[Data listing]

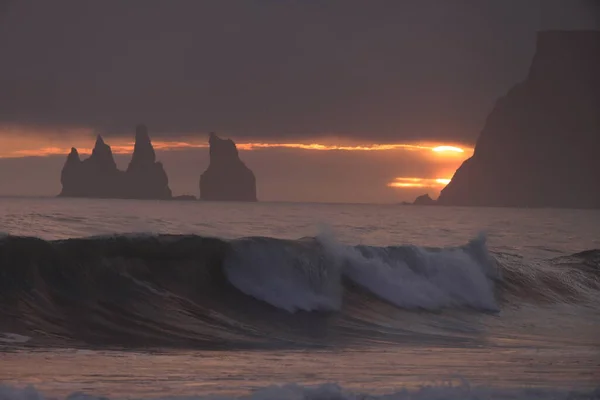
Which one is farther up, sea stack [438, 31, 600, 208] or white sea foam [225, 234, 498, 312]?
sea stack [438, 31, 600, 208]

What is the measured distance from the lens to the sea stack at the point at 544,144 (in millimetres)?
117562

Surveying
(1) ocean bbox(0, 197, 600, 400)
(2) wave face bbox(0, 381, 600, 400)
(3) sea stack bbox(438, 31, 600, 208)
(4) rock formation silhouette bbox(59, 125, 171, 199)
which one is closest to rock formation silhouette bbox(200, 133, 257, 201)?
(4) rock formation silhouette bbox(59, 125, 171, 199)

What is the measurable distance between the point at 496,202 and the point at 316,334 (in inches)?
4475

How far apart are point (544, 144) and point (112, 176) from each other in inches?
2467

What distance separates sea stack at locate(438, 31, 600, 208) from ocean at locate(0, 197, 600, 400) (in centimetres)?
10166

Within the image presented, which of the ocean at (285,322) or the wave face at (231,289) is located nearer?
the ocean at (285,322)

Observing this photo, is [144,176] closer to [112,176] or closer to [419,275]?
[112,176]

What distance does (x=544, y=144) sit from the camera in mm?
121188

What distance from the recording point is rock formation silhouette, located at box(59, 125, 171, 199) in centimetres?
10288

> _YOUR GOAL_
Rewrite all the entries above with "wave face" swapped for "breaking wave" and nothing else altered, and omit the pictures from your answer.

> _TASK RESULT_
Which one is farther up, sea stack [438, 31, 600, 208] or white sea foam [225, 234, 498, 312]?
sea stack [438, 31, 600, 208]

What is the measured distance from the lens to the sea stack at the point at 544,144 (in millimetres)?
117562

Surveying
(1) ocean bbox(0, 197, 600, 400)
(2) breaking wave bbox(0, 381, 600, 400)
(3) sea stack bbox(438, 31, 600, 208)
(4) rock formation silhouette bbox(59, 125, 171, 199)
which one is closest to rock formation silhouette bbox(200, 133, 257, 201)?
(4) rock formation silhouette bbox(59, 125, 171, 199)

What is the measurable distance between the point at 496,202 and the point at 316,334 (in inches)?
4475

How far apart are point (544, 144) and point (112, 176) from each other in inches?
2467

What distance separates sea stack at locate(438, 31, 600, 208) from ocean at locate(0, 197, 600, 400) (in centimetres)?
10166

Within the image presented, which of the ocean at (285,322) or the breaking wave at (231,289) is located nearer?
the ocean at (285,322)

Observing this photo, is [144,176] closer to [112,176] or closer to [419,275]?
[112,176]

What distance does (x=544, y=144) sit from the camera in mm?
121188

What distance from the recording point is rock formation silhouette, located at box(59, 125, 171, 199) in centimetres?
10288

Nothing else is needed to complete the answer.